The most egregious manifestation of the “writing imperative” is the Four Corners and a Diamond graphic organizer that my sons’ school has implemented to help prepare for the writing portion of the state assessments. The “fourth corner” requires students to explain the problem and solution in multiple sentences. How all this writing helps them with math is yet to be demonstrated.
Hence Common Core looks terribly similar to the failed New Math program, which also emphasized “the why rather than the how, the fundamental concepts that unify the various specialties, from arithmetic to the calculus and beyond, rather than the mechanical manipulations and rule memorizations.” Common Core may not completely eschew the “how,” and it may not be obsessed with binary sets and matrices as New Math was, but it is likely to lose the “how” — the content — in its efforts to move the “why” — the concepts — into the foreground.
The problem is not that students, including those in the primary grades, should not be presented the basic concepts of mathematics — they should be. But there is a difference between learning basic concepts and expressing the intricacies of true mathematical proofs that Common Core desires. Mathematical concepts require a high aptitude for abstract thinking — a skill not possessed by young children and never attained by many. What will happen to students who already struggle with math when they not only are forced to explain what they do not understand, but are presented new material in abstract conceptual formats?
All students must learn to perform the basic mathematical operations of addition, subtraction, multiplication, and division in order to function well in society. Knowing why these operations work as they do is a great benefit, but it is not essential. And in mathematics, concepts are often grasped long after students have mastered content — not before.
In trying to learn both the “why” and the “how” in order to prepare for the state assessments, students will not fully grasp either: They will not receive the instructional time needed to learn how to do the operations because teachers will be forced to devote their precious few classroom minutes to explaining concepts, as the assessments require. The “how” of the basic operations, which need to be memorized and practiced over and over, will be insufficiently learned, since Common Core orders teachers to serve two masters.
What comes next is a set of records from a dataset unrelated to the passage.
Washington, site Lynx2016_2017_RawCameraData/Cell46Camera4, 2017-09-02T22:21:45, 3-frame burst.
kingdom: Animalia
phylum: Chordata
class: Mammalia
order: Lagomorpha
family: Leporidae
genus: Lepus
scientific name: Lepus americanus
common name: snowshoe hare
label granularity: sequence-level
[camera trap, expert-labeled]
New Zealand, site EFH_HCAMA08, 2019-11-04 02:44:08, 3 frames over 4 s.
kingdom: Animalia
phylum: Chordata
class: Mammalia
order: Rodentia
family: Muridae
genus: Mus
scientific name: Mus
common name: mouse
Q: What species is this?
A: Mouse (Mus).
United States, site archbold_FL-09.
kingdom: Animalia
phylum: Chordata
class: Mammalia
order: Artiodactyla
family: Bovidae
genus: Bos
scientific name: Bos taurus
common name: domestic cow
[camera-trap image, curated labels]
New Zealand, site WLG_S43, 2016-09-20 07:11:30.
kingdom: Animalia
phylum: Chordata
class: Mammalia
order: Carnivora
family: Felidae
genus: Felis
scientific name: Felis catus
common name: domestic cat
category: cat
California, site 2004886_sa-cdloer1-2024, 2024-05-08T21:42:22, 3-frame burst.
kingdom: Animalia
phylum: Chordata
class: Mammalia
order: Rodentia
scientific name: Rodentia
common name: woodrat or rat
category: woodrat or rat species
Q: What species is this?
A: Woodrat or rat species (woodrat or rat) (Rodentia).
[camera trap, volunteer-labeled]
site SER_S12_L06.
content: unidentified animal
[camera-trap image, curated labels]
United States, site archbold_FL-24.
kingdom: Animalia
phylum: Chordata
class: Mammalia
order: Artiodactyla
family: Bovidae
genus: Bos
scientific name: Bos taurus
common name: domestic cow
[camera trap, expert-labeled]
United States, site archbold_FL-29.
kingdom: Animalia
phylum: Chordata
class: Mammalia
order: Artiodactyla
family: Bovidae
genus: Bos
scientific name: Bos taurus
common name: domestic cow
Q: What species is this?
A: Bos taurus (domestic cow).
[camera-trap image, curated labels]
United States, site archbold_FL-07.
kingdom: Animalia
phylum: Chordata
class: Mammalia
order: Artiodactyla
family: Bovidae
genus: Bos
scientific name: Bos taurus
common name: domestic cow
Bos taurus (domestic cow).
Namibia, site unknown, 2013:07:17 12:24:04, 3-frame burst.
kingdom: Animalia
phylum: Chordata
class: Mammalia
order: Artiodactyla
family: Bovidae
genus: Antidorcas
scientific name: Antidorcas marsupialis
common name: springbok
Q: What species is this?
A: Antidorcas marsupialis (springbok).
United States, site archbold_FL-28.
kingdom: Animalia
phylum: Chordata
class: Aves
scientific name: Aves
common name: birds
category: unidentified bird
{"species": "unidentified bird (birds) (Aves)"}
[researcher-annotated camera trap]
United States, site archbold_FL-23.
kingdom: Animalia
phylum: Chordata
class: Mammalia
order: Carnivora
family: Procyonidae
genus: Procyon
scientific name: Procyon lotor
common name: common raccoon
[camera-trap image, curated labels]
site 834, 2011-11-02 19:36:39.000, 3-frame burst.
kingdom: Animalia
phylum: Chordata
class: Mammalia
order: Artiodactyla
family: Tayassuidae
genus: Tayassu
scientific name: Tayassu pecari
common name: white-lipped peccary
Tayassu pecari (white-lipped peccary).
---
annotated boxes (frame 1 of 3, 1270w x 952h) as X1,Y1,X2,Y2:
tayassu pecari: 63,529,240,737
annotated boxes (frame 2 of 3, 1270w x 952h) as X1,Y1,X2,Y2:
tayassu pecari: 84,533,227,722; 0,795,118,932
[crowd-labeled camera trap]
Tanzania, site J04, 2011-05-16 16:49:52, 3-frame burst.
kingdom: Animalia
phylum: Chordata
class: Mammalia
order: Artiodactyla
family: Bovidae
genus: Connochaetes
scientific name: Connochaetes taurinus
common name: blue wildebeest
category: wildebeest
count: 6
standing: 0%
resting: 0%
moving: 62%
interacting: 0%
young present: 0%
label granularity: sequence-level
The result is simple arithmetic: Instead of developing college- and career-ready students, we will have another generation of students who cannot even make change from a $5 bill, all courtesy of the latest set of bureaucrat-promoted standards that promise to save American education.
By giving concept priority over content, Common Core has failed to learn the history lesson from New Math. Students instructed according to Common Core standards will ultimately know neither the “why” nor the “how,” and we will eventually consign these standards to the ever-expanding dustbin of failed educational initiatives, until the next messianic program is unveiled.
And, of course, this doomed educational experiment, like its predecessors, has a high cost: our children’s ability to do math.
— David G. Bonagura Jr. is a teacher and writer in New York. He has written about education for Crisis, The Catholic Thing, The University Bookman, and the Wall Street Journal.